After a few kilometres, the road enters a section where it clings precariously to a mountainside. On the left, the mountain rises to almost 1300m, on the right it drops 30m. An apparently abandoned tunnel, barricaded off with armco, leads into the mountain. Mountains can be seen up ahead as the riders pass by Vadillos and Jabalcuz before turning east and, after a short distance, coming to a roundabout where they take the left exit to enter Jaén along the Ctra Javalcruz. The Ctra. de Circunvalación ring road takes them to the JA-303.
|Jaen, with the castle to the left and the cathedral to the right.
|The Cathedral at Jaen.
|Jewish Quarter, Jaen.
The peloton leave the city along the JA-3303, which involves numerous raised traffic-calming bumps and roundabouts before reaching a bridge over and junction with the A-316 which heads west, taking the race past Torredelcampo and on to towards a large junction with a sharp left corner and a roundabout where the riders join the JA-3309 heading south into Jamilena.
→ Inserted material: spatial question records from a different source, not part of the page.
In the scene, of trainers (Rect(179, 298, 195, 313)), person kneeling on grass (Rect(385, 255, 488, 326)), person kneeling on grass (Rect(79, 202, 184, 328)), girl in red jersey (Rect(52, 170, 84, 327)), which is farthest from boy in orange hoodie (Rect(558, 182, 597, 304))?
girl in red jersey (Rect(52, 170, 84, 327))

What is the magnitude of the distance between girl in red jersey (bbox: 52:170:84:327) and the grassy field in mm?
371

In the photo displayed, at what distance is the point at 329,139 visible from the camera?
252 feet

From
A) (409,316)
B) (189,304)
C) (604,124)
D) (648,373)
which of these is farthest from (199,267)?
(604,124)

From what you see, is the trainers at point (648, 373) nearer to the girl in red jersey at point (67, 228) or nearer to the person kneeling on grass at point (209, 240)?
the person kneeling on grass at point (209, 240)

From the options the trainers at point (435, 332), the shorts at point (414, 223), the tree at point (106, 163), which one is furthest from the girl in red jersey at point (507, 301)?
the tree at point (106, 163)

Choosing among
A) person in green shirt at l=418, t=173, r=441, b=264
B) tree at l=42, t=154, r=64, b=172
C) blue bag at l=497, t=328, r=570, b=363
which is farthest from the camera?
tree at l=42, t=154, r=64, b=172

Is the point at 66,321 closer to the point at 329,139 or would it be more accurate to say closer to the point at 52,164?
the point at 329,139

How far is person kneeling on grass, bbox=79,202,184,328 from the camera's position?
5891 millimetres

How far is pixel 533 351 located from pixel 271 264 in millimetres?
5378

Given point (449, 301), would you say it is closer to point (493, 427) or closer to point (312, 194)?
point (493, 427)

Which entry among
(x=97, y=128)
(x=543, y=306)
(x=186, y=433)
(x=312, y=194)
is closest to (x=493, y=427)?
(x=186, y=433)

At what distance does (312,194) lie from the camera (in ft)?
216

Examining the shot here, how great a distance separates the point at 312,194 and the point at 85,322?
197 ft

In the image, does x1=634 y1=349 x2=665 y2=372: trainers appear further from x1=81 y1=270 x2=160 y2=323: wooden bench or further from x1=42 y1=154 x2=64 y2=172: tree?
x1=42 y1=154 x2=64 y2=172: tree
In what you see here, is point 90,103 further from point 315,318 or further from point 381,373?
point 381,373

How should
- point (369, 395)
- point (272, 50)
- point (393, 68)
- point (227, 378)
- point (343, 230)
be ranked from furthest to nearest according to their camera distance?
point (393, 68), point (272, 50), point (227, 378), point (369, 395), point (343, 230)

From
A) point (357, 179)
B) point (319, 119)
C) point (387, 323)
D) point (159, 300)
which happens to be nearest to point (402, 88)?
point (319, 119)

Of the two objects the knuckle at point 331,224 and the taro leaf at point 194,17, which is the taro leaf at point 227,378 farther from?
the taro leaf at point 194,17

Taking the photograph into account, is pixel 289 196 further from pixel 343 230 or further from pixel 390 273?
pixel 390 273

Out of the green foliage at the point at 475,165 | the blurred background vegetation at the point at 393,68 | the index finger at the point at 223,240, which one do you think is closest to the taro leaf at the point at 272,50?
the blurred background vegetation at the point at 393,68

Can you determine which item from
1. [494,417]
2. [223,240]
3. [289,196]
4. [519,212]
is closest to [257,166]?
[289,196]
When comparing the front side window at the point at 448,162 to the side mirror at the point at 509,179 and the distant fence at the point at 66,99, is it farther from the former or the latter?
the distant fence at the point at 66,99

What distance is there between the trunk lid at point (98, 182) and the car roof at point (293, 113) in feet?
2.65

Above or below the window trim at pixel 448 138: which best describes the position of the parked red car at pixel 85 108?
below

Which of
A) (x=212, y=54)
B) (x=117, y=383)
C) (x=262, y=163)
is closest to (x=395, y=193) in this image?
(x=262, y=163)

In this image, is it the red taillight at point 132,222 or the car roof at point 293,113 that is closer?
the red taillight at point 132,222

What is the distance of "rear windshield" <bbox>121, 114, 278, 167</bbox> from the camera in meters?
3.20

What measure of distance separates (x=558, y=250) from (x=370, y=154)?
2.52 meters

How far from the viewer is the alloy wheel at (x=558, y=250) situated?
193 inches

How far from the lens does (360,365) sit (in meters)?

The Calle Virgen de Estrella leads to a right turn, potentially hazardous, into the Av. de Andalucia and the Calle María Axuliadora. A bend to the right on the southern edge of the town is another potential hazard. Jamilena is home to la Capilla de Nuestro Padre Jesús Nazareno where a beautiful painting of Christ, dated to 1883 and a copy of an earlier work, was discovered. It subsequently vanished during the Civil War and hasn't been seen since, presumably being added to someone's spoils and now locked away in a private collection.
|Martos. The ruined castle can just be seen atop The
Rock, especially if you click on the image to
get the larger version :-)
|Torre del Homenaje
|Inglesia de Santa Maria, Alcaudete.
Predictions: A puncheur - someone who can ride well on any terrain and keep on plugging away for as long as it takes. Hmm... are you listening, Bradley?
Weather: It's a hot one again, ranging from 30-34C across the entire route. Moderately strong crosswinds in the first quarter of the race won't cheer anyone up, but a moderate tailwind up the Alto de Valdepenas and on towards Valdepuenas de Jaen will be welcome. The lower terrain between the two climbs will be much hotter, though the tailwind up until 127.8km will help. After that, with the race changing direction, it'll become a headwind of moderate strength for the next 40km or so before the route once again changes direction and a tailwind assists on the second ascent. The entire route will be dry.